** Set exercise **
Lay out the data below as a numbered list with no blank lines. Leave out the pictures.

** Entries **
################

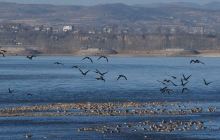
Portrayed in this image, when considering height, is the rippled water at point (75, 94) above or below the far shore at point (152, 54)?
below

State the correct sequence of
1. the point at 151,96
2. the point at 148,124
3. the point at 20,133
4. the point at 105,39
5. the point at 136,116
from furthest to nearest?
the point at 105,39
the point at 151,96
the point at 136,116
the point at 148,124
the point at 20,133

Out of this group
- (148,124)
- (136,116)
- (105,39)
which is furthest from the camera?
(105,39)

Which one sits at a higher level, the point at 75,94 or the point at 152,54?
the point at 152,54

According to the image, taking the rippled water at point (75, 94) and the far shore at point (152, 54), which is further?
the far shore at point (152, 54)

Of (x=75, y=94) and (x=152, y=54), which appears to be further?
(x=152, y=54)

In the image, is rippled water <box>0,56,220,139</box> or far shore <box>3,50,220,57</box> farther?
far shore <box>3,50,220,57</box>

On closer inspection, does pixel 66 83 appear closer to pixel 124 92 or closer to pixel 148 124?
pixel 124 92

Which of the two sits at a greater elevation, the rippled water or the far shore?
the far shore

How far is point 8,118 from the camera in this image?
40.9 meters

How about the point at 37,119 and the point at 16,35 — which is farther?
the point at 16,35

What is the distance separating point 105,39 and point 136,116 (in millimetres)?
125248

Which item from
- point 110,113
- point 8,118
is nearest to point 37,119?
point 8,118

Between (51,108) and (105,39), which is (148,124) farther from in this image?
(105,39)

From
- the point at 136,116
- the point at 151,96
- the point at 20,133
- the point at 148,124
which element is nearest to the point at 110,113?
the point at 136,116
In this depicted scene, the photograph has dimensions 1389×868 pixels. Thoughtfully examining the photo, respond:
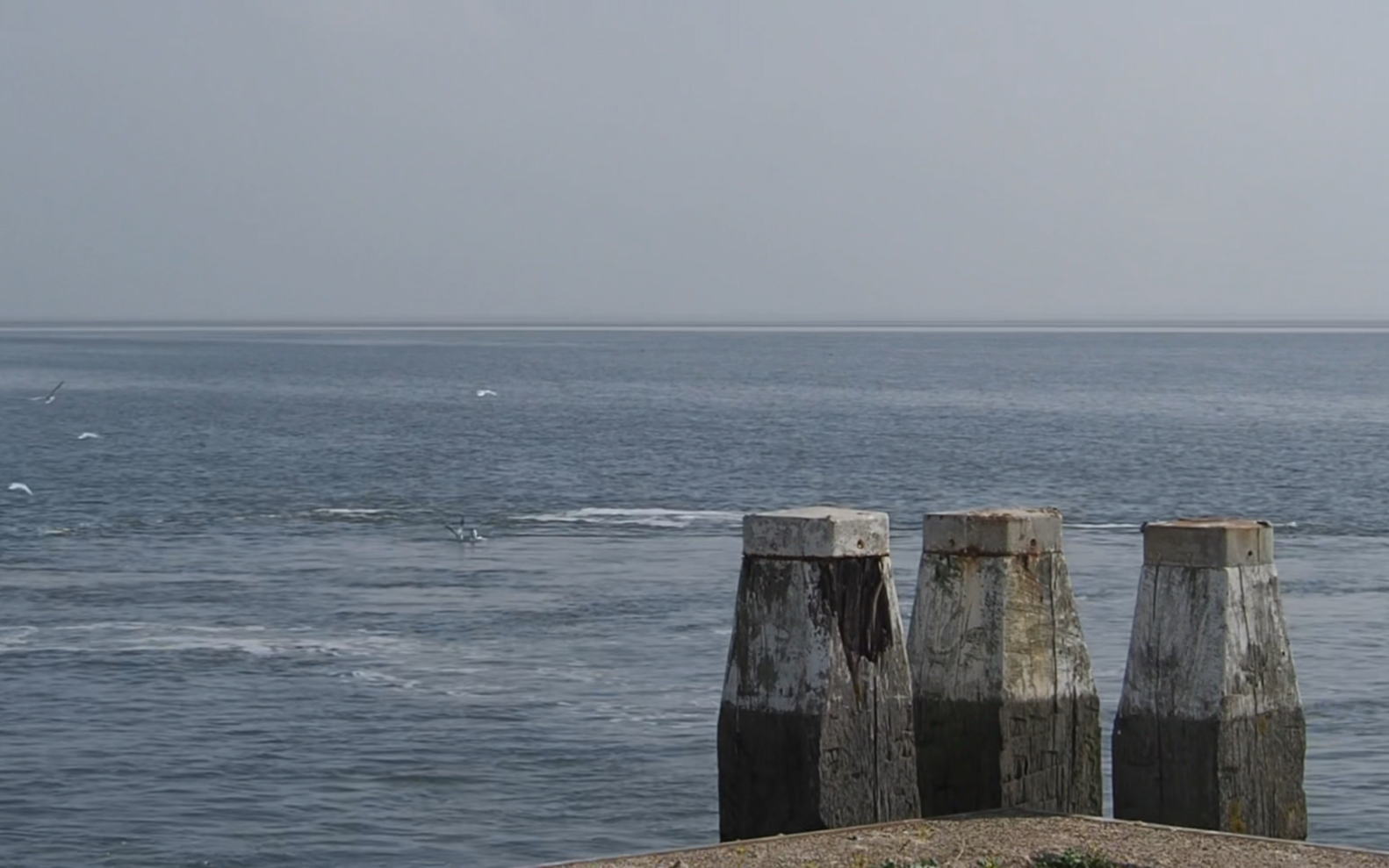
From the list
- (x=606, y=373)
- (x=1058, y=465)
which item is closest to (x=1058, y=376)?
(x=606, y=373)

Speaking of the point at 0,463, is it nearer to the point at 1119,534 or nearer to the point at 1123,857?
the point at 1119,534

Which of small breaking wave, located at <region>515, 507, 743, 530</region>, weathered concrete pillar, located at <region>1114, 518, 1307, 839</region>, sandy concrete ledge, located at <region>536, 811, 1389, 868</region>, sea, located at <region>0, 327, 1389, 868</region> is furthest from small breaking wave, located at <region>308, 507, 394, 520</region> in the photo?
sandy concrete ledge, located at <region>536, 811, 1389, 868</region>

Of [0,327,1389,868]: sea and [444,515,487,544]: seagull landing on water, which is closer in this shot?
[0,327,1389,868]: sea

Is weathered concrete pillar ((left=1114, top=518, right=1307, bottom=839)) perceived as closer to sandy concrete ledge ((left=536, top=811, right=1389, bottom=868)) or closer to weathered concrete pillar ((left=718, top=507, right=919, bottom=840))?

################

** Solution for this task **
1. Portrayed in this image, when considering height, is the rippled water at point (75, 94) above or below the far shore at point (152, 54)?
2. below
3. State the correct sequence of
4. 1. the point at 151,96
5. 2. the point at 148,124
6. 3. the point at 20,133
7. 4. the point at 105,39
8. 5. the point at 136,116
9. from furthest to nearest?
10. the point at 105,39
11. the point at 151,96
12. the point at 136,116
13. the point at 148,124
14. the point at 20,133
15. Out of this group
16. - (148,124)
17. - (136,116)
18. - (105,39)
19. which is furthest from the camera?
20. (105,39)
21. Which one sits at a higher level, the point at 75,94 or the point at 152,54?
22. the point at 152,54
23. According to the image, taking the rippled water at point (75, 94) and the far shore at point (152, 54), which is further?
24. the far shore at point (152, 54)
25. Of (x=75, y=94) and (x=152, y=54), which appears to be further?
26. (x=152, y=54)
27. In the image, is rippled water <box>0,56,220,139</box> or far shore <box>3,50,220,57</box> farther?
28. far shore <box>3,50,220,57</box>
29. On closer inspection, does pixel 66 83 appear closer to pixel 124 92 or closer to pixel 148 124?
30. pixel 124 92
31. Which of the two sits at a greater elevation, the rippled water or the far shore?
32. the far shore
33. How far is point 8,118 from the camera in this image?
34. 40.9 meters
35. How about the point at 37,119 and the point at 16,35 — which is farther?
36. the point at 16,35
37. What is the distance separating point 105,39 and point 136,116 (in millimetres)?
38. 125248
39. Which item from
40. - point 110,113
41. - point 8,118
42. is nearest to point 37,119?
43. point 8,118
44. Between (51,108) and (105,39), which is (148,124) farther from in this image?
45. (105,39)
46. From
47. - the point at 136,116
48. - the point at 151,96
49. - the point at 20,133
50. - the point at 148,124
51. which element is nearest to the point at 110,113?
52. the point at 136,116
53. In this depicted scene, the photograph has dimensions 1389×868 pixels. Thoughtfully examining the photo, respond:
54. From the list
55. - (x=606, y=373)
56. - (x=1058, y=465)
57. which item is closest to (x=1058, y=376)?
58. (x=606, y=373)
59. Speaking of the point at 0,463, is it nearer to the point at 1119,534 or nearer to the point at 1123,857?
60. the point at 1119,534
61. Which of small breaking wave, located at <region>515, 507, 743, 530</region>, weathered concrete pillar, located at <region>1114, 518, 1307, 839</region>, sandy concrete ledge, located at <region>536, 811, 1389, 868</region>, sea, located at <region>0, 327, 1389, 868</region> is furthest from small breaking wave, located at <region>308, 507, 394, 520</region> in the photo?
62. sandy concrete ledge, located at <region>536, 811, 1389, 868</region>
63. Of [0,327,1389,868]: sea and [444,515,487,544]: seagull landing on water, which is closer in this shot?
64. [0,327,1389,868]: sea
65. Is weathered concrete pillar ((left=1114, top=518, right=1307, bottom=839)) perceived as closer to sandy concrete ledge ((left=536, top=811, right=1389, bottom=868)) or closer to weathered concrete pillar ((left=718, top=507, right=919, bottom=840))?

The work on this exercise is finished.